DIRECTION. Reproduce the listing below word for word, starting at the line containing "From where the" and ending at the last line of the listing. Leave out the pictures.

INFORMATION GIVEN.
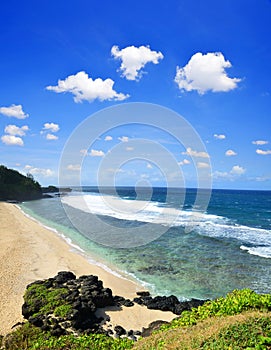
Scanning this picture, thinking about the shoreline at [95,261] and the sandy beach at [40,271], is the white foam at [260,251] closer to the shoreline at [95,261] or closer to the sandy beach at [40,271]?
the shoreline at [95,261]

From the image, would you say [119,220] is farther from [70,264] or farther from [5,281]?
[5,281]

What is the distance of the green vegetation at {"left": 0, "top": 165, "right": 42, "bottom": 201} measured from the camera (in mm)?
84425

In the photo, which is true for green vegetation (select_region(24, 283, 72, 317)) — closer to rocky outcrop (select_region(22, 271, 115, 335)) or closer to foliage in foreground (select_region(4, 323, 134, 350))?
rocky outcrop (select_region(22, 271, 115, 335))

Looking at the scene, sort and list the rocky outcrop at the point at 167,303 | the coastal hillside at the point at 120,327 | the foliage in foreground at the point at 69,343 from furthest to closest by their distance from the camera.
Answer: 1. the rocky outcrop at the point at 167,303
2. the foliage in foreground at the point at 69,343
3. the coastal hillside at the point at 120,327

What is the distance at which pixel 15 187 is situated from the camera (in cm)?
8900

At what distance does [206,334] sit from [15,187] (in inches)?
3602

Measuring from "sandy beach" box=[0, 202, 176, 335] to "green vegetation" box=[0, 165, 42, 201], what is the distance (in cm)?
5847

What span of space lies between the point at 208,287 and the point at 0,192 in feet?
255

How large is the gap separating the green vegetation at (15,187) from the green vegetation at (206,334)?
265 ft

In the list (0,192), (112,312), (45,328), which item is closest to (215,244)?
(112,312)

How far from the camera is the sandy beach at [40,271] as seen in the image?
12336 mm

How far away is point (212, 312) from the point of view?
771cm

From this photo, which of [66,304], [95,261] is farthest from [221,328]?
[95,261]

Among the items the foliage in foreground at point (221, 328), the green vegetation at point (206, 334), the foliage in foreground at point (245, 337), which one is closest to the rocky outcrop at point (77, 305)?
the green vegetation at point (206, 334)
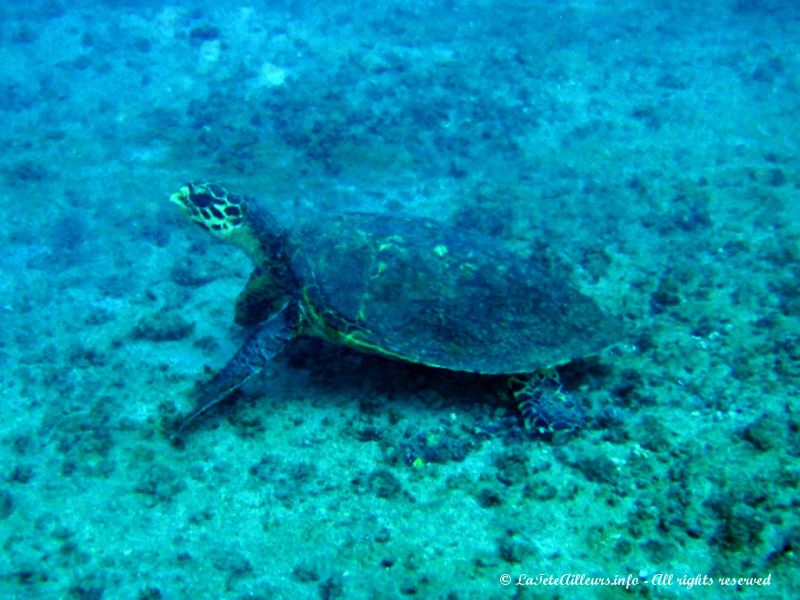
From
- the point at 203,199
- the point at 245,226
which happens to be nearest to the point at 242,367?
the point at 245,226

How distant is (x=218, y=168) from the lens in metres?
9.88

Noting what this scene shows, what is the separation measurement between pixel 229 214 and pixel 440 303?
102 inches

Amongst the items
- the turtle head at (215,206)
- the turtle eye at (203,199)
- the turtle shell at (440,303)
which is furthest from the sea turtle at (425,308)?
the turtle eye at (203,199)

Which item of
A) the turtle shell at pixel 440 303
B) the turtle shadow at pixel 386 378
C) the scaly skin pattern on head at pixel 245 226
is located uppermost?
the turtle shell at pixel 440 303

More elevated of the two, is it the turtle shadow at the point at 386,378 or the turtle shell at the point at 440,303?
the turtle shell at the point at 440,303

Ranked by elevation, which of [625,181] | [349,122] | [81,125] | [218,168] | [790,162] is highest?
[790,162]

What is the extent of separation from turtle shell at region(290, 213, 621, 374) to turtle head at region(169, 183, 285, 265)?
2.29 feet

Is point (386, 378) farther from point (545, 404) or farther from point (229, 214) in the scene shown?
point (229, 214)

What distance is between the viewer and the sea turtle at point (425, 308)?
473cm

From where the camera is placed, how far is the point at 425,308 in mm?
4855

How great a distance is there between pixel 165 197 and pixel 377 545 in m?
7.42

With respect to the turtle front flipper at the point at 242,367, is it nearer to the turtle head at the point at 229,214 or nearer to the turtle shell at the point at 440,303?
the turtle shell at the point at 440,303

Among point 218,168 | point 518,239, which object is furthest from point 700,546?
point 218,168

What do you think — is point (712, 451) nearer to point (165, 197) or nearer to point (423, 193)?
point (423, 193)
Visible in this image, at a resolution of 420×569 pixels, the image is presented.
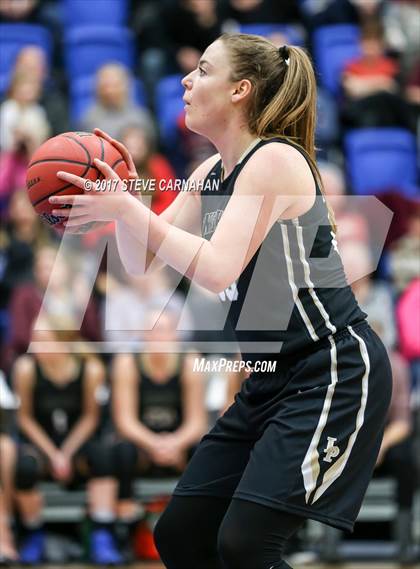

ANSWER BELOW.
From where the camera is placed, how far is the point at 425,308 in mm?
4855

How great a distance is there between pixel 165 197 and pixel 377 545 in m?
7.42

With respect to the turtle front flipper at the point at 242,367, is it nearer to the turtle head at the point at 229,214 or nearer to the turtle shell at the point at 440,303?
the turtle shell at the point at 440,303

Among point 218,168 | point 518,239, which object is furthest from point 700,546?
point 218,168

What do you think — is point (712, 451) nearer to point (165, 197) or nearer to point (423, 193)?
point (423, 193)
Visible in this image, at a resolution of 420×569 pixels, the image is presented.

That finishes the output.